=== Text excerpt ===

2.1 Before You Start Designing

DynamoDB is a NoSQL database. Unlike traditional relational databases where you normalize entities and perform joins to query data, DynamoDB requires you to design based on access patterns first.

Before modeling your tables, here are a few things you should do:

  • Fully understand your application
  • Create your entity-relationship diagram (ERD)
  • List all your access patterns

Once you have these, you can design your tables to support those access patterns effectively. You’ll primarily use partition keys, sort keys, and optionally secondary indexes.

2.2 One-to-Many Relationship

DynamoDB allows you to model one-to-many relationships using composite primary keys. A group of related items shares the same partition key, and you differentiate them using the sort key. You can also use a Global Secondary Index (GSI) to support alternative access patterns.

Let’s say each user can have multiple orders, and each order belongs to one specific user. We want to be able to query a user’s profile, retrieve all their orders, or fetch a specific order by its order ID.

=== Information given ===

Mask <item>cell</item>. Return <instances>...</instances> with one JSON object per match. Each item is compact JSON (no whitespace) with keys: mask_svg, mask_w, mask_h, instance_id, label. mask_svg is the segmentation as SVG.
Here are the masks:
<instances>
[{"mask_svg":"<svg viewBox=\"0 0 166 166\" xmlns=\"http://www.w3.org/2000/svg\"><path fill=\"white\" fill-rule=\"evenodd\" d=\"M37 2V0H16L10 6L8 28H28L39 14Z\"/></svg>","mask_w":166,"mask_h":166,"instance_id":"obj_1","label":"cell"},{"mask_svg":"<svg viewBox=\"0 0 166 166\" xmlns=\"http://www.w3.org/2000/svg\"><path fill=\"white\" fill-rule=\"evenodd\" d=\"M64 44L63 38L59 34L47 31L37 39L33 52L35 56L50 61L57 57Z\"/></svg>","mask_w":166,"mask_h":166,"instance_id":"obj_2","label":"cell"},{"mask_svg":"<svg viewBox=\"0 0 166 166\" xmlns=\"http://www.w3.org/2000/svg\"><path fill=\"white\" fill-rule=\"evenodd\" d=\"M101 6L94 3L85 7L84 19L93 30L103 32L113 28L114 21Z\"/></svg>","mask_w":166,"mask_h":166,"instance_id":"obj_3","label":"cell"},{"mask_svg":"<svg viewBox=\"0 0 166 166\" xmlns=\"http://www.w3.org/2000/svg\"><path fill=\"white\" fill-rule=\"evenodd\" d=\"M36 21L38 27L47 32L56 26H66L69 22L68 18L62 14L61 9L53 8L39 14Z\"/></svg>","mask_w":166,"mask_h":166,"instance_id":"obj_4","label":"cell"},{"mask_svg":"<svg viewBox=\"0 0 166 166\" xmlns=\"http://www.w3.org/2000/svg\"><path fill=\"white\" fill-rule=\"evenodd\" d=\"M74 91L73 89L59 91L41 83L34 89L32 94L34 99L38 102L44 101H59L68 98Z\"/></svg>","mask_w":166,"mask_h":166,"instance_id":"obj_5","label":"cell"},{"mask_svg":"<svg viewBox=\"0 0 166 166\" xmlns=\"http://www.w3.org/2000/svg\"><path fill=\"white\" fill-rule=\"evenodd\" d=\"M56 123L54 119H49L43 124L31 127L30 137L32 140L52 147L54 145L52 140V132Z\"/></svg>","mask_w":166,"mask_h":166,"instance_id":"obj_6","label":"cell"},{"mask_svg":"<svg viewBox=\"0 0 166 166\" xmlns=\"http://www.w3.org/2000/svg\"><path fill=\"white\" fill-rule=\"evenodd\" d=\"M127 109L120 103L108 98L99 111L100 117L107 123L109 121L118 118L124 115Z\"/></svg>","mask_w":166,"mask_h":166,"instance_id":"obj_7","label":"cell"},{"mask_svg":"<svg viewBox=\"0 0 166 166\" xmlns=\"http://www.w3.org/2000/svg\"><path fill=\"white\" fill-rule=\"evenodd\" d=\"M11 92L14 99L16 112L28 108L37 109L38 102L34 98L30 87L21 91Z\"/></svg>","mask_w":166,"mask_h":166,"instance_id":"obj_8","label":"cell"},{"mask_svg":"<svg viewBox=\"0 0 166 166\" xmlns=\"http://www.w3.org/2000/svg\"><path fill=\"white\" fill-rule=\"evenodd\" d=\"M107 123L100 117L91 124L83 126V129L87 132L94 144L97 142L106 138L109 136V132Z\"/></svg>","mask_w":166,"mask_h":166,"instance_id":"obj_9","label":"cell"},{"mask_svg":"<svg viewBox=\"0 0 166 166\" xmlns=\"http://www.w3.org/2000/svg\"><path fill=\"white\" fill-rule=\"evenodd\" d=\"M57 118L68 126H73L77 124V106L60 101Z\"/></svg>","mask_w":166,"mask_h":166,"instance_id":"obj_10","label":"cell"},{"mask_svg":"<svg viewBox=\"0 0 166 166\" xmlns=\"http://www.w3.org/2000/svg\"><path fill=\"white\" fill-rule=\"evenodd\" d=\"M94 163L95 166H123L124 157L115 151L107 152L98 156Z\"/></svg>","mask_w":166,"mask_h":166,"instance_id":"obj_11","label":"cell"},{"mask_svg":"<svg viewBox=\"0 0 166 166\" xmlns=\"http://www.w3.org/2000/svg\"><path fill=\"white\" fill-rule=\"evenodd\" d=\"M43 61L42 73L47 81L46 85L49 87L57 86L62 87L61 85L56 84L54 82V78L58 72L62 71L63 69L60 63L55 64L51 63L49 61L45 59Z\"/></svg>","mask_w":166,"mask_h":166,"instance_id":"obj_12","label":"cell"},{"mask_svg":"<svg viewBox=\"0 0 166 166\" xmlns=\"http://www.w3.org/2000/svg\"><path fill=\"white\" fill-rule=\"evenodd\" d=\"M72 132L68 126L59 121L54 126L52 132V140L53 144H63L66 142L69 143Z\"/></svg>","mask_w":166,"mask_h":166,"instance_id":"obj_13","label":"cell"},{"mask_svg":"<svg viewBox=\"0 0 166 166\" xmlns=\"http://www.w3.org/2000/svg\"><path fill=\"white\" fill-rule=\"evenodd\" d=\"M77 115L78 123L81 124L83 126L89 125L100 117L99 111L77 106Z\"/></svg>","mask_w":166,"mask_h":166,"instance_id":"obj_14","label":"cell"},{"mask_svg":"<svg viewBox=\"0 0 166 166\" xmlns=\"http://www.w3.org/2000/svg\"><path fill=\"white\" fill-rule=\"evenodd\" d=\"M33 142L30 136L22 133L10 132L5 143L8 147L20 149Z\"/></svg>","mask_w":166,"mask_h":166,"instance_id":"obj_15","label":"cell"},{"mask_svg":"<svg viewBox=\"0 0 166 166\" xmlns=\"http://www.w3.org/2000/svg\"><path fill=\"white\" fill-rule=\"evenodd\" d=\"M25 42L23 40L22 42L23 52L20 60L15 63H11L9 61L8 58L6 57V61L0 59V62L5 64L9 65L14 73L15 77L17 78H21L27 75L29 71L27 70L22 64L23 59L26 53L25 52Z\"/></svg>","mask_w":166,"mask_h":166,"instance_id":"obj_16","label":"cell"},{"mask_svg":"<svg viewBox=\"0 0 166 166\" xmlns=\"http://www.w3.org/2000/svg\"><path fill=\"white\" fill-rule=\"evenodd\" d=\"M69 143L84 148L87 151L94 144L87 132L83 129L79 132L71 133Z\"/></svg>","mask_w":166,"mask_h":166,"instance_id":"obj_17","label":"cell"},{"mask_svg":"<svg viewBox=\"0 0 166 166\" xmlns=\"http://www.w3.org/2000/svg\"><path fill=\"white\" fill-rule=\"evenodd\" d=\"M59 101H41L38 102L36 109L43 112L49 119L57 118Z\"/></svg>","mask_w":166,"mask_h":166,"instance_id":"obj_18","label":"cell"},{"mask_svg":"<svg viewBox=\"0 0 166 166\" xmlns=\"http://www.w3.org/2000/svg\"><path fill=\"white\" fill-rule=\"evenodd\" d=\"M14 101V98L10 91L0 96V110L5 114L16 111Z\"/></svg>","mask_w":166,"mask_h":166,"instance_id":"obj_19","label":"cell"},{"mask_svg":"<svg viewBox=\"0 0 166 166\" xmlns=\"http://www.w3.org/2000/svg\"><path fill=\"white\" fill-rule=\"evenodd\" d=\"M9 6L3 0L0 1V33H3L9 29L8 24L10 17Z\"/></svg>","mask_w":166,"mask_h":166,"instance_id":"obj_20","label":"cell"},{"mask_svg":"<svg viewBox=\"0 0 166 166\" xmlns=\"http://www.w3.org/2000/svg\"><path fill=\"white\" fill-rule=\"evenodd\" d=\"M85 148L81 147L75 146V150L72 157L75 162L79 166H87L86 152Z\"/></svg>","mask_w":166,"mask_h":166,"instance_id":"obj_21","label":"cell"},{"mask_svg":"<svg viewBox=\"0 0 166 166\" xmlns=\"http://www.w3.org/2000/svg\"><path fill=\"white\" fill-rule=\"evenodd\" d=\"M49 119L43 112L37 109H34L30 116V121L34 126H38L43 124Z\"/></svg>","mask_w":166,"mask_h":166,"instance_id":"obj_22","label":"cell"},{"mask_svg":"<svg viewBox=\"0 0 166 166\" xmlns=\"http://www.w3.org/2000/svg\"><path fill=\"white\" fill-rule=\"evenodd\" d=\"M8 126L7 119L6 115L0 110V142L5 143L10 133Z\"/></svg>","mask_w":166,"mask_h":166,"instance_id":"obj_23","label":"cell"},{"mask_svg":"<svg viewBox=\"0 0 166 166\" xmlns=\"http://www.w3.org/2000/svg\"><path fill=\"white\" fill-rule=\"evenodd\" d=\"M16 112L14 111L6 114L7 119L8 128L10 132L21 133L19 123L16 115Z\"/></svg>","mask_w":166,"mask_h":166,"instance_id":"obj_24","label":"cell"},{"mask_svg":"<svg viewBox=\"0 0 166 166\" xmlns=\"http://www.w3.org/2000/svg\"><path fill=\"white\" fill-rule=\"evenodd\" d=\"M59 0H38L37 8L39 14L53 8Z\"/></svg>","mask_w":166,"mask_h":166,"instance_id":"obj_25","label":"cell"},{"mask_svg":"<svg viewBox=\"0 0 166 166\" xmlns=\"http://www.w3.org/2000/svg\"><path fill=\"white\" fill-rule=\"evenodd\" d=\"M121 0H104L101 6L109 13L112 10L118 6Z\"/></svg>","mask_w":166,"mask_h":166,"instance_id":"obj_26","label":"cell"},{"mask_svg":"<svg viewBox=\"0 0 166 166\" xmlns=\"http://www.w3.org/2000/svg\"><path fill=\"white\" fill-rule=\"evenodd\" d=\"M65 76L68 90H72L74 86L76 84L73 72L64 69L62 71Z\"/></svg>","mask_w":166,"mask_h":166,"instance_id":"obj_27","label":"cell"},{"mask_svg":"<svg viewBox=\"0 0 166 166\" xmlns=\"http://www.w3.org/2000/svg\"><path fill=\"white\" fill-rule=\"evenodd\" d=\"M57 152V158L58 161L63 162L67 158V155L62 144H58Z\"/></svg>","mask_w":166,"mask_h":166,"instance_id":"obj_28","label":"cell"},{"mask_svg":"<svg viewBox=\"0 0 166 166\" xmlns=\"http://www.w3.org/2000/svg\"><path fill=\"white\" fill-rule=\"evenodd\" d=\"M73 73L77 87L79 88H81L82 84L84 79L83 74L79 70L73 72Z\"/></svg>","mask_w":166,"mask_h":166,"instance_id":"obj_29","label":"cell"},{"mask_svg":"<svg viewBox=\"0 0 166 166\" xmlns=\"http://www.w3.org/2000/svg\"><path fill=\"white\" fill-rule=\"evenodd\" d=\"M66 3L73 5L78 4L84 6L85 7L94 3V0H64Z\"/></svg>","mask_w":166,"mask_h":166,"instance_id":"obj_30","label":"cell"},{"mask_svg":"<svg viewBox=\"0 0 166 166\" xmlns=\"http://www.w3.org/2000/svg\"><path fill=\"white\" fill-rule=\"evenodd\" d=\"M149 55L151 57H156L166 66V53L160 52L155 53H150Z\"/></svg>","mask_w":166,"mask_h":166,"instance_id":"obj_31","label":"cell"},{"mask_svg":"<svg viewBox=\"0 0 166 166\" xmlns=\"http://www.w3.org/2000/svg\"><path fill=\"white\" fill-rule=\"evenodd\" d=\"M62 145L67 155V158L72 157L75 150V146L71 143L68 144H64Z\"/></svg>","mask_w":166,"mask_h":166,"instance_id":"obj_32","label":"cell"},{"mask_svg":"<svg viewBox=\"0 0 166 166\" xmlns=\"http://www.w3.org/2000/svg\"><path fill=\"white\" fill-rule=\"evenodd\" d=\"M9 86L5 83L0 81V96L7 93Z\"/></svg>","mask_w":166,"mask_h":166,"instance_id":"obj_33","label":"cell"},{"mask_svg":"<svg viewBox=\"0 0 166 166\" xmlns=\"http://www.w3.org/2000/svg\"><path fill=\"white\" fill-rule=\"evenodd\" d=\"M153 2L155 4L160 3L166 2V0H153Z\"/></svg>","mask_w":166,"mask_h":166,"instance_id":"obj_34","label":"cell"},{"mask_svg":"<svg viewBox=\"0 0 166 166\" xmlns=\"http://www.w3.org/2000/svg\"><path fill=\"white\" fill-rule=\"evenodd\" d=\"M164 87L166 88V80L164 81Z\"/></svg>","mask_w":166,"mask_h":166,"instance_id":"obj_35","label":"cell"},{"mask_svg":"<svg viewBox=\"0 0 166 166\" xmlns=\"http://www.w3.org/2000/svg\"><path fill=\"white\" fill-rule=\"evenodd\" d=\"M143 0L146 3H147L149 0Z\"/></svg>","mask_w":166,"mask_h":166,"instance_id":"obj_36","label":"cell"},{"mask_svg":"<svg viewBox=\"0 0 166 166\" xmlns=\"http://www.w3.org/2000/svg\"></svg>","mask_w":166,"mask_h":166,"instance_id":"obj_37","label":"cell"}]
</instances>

===

--- Things to do ---
[1] Edit the DynamoDB text between "DynamoDB allows you" and "alternative access patterns.", inclusive, so that "composite primary keys" becomes "compound primary keys".
[2] Please proceed with the DynamoDB text from the point where it stops.

--- Answer set ---
[1]
DynamoDB allows you to model one-to-many relationships using compound primary keys. A group of related items shares the same partition key, and you differentiate them using the sort key. You can also use a Global Secondary Index (GSI) to support alternative access patterns.

[2]
Access Patterns

Access patternIndexParameters
View a user’s profileMain tableUser ID
View all orders belonging to a userMain tableUser ID
View a specific order by order IDGSI1Order ID

Entity Design

Entity| PK           | SK
------|--------------|----------------
User  | USER#<userId>| USER#<userId>
Order | USER#<userId>| ORDER#<orderId>

To support reverse lookup (e.g., find an order just by its ID), we create GSI1 (partition key: ‘SK’, sort key: ‘PK’).

Query Examples

View profile of a user:

KeyConditionExpression: "PK = :pk AND SK = :sk",
ExpressionAttributeValues: {
  ":pk": "USER#123",
  ":sk": "USER#123"
}

View all orders of a user

KeyConditionExpression: "PK = :pk AND begins_with(SK, :skPrefix)",
ExpressionAttributeValues: {
  ":pk": "USER#123",
  ":skPrefix": "ORDER#"
}

View an order info

IndexName: "GSI1",
KeyConditionExpression: "SK = :sk AND begins_with(PK, :pkPrefix)",
ExpressionAttributeValues: {
  ":sk": "ORDER#1001",
  ":pkPrefix": "USER#"
}

2.3 Many-to-Many Relationship

Just like with one-to-many relationships in DynamoDB, we’ll use the same core concepts—composite keys and access pattern–driven design. But with many-to-many relationships, we need to create association items that represent the link between two top-level entities.

Let’s say we have student and lecture entities. A student can attend multiple lectures, and each lecture can be attended by multiple students.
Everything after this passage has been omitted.